[21/03/2012] News

Governare il mondo (in modo sostenibile) nell'era dell'antropocene

Non saranno la base per quel «governo del mondo» auspicato in passato da grandi intellettuali come Immanuel Kant o Albert Einstein, ma le sette riforme istituzionali che Frank Biermann, dell'università di Amsterdam, e un nutrito gruppo di suoi colleghi hanno proposto sulla rivista Science in vista di Rio 2012 - la Conferenza sullo Sviluppo Sostenibile che le Nazioni Unite hanno organizzato a Rio de Janeiro a venti anni da un'altra Conferenza, quella su Ambiente e Sviluppo - non mancano certo di ambizione: consentire all'umanità di governare l'ecosistema Terra nella nuova era dell'antropocene.

Le sette proposte sono il frutto di dieci anni di lavoro realizzato da un gruppo internazionale di scienziati sociali nell'ambito dell'Earth System Governance Project, realizzato sotto gli auspici dell'International Human Dimensions Programme on Global Environmental Change (IHDP) delle Nazioni Unite. Hanno, insomma, il crisma dell'ufficialità. E, in ogni caso, costituiranno una piattaforma di discussione importante alla Conferenza di Rio del prossimo giugno.

La ricerca scientifica ha ormai dimostrato, sostengono Biermann e colleghi, che le attività umane stanno portando molti ecosistemi del pianeta Terra fuori dai limiti di variabilità che li hanno caratterizzati negli ultimi 500.000 anni. Siamo entrati nell'era che il premio Nobel Paul Crutzen ha definito dell'antropocene. E l'umanità ha il dovere di governare questa fase. Anche con riforme istituzionali ad hoc.

La prima riforma riguarda le Nazioni Unite e le sue agenzie che in un modo o nell'altro si occupano di ambiente e sviluppo (Unep, Fao, ma anche Who e altre). Il gruppo Biermann propone che la loro struttura e la loro mission sia aggiornata e, soprattutto, che venga costituito un centro unico di coordinamento, visto che non è realisticamente possibile in tempi brevi unificarle in un'unica struttura.

# Materiale di partenza
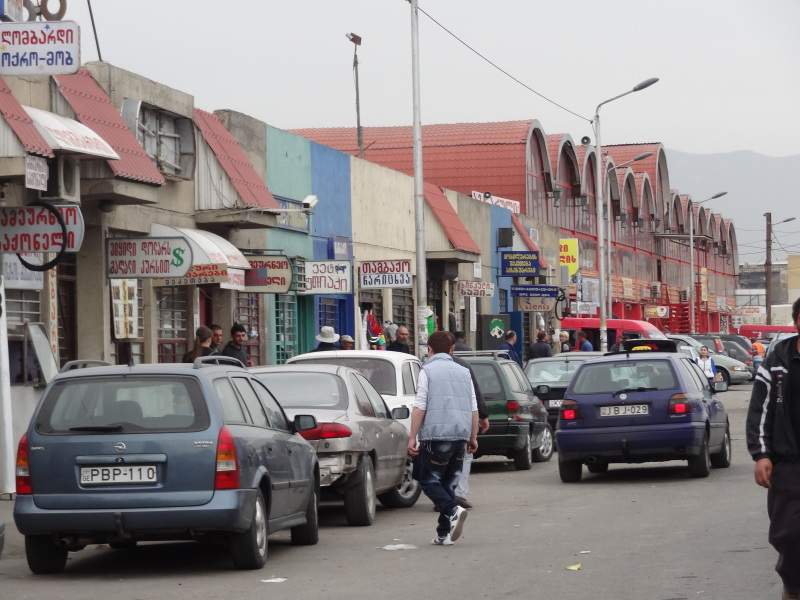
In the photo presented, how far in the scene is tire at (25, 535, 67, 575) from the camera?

# Elenco delle consegne
1) Riscrivi il brano sul governo del mondo nell'antropocene da "Le sette proposte" fino a "istituzionali ad hoc." inclusi, sostituendo "scienziati sociali" con "ricercatori".
2) Secondo il brano sul governo del mondo nell'antropocene, chi ha definito "antropocene" l'era in cui siamo entrati?
3) Scrivi il seguito del brano sul governo del mondo nell'antropocene, partendo subito dopo l'ultima frase riportata.
Il materiale riportato sopra è separato dal brano sul governo del mondo nell'antropocene e va considerato a parte.

# Risposte
1)
Le sette proposte sono il frutto di dieci anni di lavoro realizzato da un gruppo internazionale di ricercatori nell'ambito dell'Earth System Governance Project, realizzato sotto gli auspici dell'International Human Dimensions Programme on Global Environmental Change (IHDP) delle Nazioni Unite. Hanno, insomma, il crisma dell'ufficialità. E, in ogni caso, costituiranno una piattaforma di discussione importante alla Conferenza di Rio del prossimo giugno.

La ricerca scientifica ha ormai dimostrato, sostengono Biermann e colleghi, che le attività umane stanno portando molti ecosistemi del pianeta Terra fuori dai limiti di variabilità che li hanno caratterizzati negli ultimi 500.000 anni. Siamo entrati nell'era che il premio Nobel Paul Crutzen ha definito dell'antropocene. E l'umanità ha il dovere di governare questa fase. Anche con riforme istituzionali ad hoc.

2) Il premio Nobel Paul Crutzen.

3)
La seconda proposta - che assomiglia molto a quella da tempo indicata anche da greenreport.it - riguarda l'integrazione dal livello globale al livello locale delle politiche di sviluppo sostenibile. Ancora una volta Biermann e colleghi evocano una riforma dell'architettura istituzionale delle Nazioni Unite, con la creazione di un Consiglio sulla Sviluppo Sostenibile di alto profilo e alle dirette dipendenze del Segretario Generale. Non dovrebbe però essere formato sulla base del principio di rappresentatività geografica, ma soprattutto dai membri del G20, il gruppo di paesi dove abitano i due terzi dell'umanità e che producono il 90% della ricchezza.

La terza proposta chiama in causa i governi nazionali e riguarda la necessità di rendere più omogenee la legislazione ambientale ed economica dei 200 paesi membri delle Nazioni Unite. Anche e soprattutto per rendere sostenibile lo sviluppo delle nuove promettenti conoscenze in materia di nanotecnologie, biologia sintetica, geo-ingegneria.

Anche la quarta proposta riguarda i governi nazionali: devono integrare nei loro programmi economici i grandi problemi ambientali globali. Insomma, occorre evitare la politica schizofrenica con progetti che si contraddicono tra di loro e/o contraddicono i grandi obiettivi ecologici planetari.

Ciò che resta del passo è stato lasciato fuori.